**YOUR GOAL:** Reproduce everything in the pollution glossary from "Secondary pollutant" down to "life on Earth.", word for word.

**PAGE EXCERPT:**
--------

Sulfate-reducing bacteria
Microbes that convert inorganic mercury into methylmercury, enabling entry into food webs.
Bioaccumulation
Uptake of pollutants faster than an organism can eliminate them, causing buildup in tissues over time.
Biomagnification
Increase in pollutant concentration at each successive trophic level of a food chain.
Minamata Disease
Severe mercury poisoning first observed in Minamata, Japan; caused neurological damage from contaminated seafood.
Fish advisory
Public guidance limiting fish consumption due to mercury or other contaminants.
Smokestack scrubber
Pollution-control device that removes gases or particulates (e.g., SO2, mercury) from industrial exhaust.
Photochemical smog
Brown haze formed when sunlight reacts with NO, CO, and VOCs, creating ozone and NO2.
Industrial smog
Gray pollution of soot, SO2, CO, and particulates typically from coal burning and industry.
Primary pollutant
Substance emitted directly into the air (e.g., NO, CO, VOCs) before undergoing chemical change.
Secondary pollutant
Substance formed in the atmosphere via reactions of primary pollutants (e.g., ozone, NO2).
Catalytic converter
Vehicle device using platinum, palladium, rhodium to convert NO, CO, VOCs to less toxic gases.
Aerosol (stratospheric)
Tiny particles (smoke, H2SO4) in the stratosphere that reflect sunlight and cool Earth temporarily.
Tropospheric ozone
Ground-level ozone; an air pollutant harmful to health and vegetation.
Stratospheric ozone
Ozone layer 10–50 km up that absorbs harmful UV radiation, protecting life on Earth.
Chlorofluorocarbons (CFCs)
Inert, long-lived compounds once used as refrigerants and propellants; release Cl atoms that destroy ozone.
Ozone depletion
Reduction of stratospheric ozone due to catalytic destruction by chlorine and bromine radicals.
Ozone hole
Region over Antarctica where total ozone falls below 220 Dobson Units each spring.
Dobson Unit (DU)
Measurement of total atmospheric ozone; 1 DU corresponds to a 0.01 mm layer at 0 °C and 1 atm.
Montreal Protocol
1987 international treaty phasing out ozone-depleting substances like CFCs; hailed as an environmental success.

--------

**ENTRIES SUPPLIED:**
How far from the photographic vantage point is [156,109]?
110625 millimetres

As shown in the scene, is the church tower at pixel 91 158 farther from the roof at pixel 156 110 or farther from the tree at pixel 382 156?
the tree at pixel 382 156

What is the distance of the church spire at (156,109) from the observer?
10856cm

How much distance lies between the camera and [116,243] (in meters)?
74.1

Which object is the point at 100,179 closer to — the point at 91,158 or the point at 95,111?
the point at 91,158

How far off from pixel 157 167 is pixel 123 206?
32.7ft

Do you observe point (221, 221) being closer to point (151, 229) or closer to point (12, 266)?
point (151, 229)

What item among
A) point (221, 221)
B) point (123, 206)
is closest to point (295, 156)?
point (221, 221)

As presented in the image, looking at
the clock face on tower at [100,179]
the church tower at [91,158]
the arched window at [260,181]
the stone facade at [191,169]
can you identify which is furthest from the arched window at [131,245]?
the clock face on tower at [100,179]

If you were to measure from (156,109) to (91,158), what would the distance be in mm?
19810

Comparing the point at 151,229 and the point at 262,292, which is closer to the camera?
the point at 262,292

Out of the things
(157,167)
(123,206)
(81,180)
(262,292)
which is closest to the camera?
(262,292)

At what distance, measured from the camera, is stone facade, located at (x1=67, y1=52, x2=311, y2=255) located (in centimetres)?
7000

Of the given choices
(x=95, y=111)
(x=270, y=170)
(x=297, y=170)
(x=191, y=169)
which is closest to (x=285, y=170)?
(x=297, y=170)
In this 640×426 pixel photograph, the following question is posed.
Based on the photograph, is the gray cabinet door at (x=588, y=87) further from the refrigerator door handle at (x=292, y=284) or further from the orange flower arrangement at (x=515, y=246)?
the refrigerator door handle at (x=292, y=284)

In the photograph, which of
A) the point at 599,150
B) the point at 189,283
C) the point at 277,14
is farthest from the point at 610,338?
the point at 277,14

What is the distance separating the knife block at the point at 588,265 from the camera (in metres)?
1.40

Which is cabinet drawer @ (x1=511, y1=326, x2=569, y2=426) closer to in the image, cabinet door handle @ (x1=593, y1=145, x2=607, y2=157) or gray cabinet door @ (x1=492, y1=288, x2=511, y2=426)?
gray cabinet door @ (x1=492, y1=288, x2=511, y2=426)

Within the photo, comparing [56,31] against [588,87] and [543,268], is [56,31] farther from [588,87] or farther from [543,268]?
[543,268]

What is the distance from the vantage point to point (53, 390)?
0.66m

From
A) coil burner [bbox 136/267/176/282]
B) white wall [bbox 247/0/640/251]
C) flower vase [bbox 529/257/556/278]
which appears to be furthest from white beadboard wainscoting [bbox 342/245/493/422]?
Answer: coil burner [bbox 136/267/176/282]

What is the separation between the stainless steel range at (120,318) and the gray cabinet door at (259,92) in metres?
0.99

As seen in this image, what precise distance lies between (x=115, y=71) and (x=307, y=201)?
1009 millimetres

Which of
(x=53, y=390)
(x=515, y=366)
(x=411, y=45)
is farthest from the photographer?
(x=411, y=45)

--------

**SOLUTION TO THIS TASK:**
Secondary pollutant
Substance formed in the atmosphere via reactions of primary pollutants (e.g., ozone, NO2).
Catalytic converter
Vehicle device using platinum, palladium, rhodium to convert NO, CO, VOCs to less toxic gases.
Aerosol (stratospheric)
Tiny particles (smoke, H2SO4) in the stratosphere that reflect sunlight and cool Earth temporarily.
Tropospheric ozone
Ground-level ozone; an air pollutant harmful to health and vegetation.
Stratospheric ozone
Ozone layer 10–50 km up that absorbs harmful UV radiation, protecting life on Earth.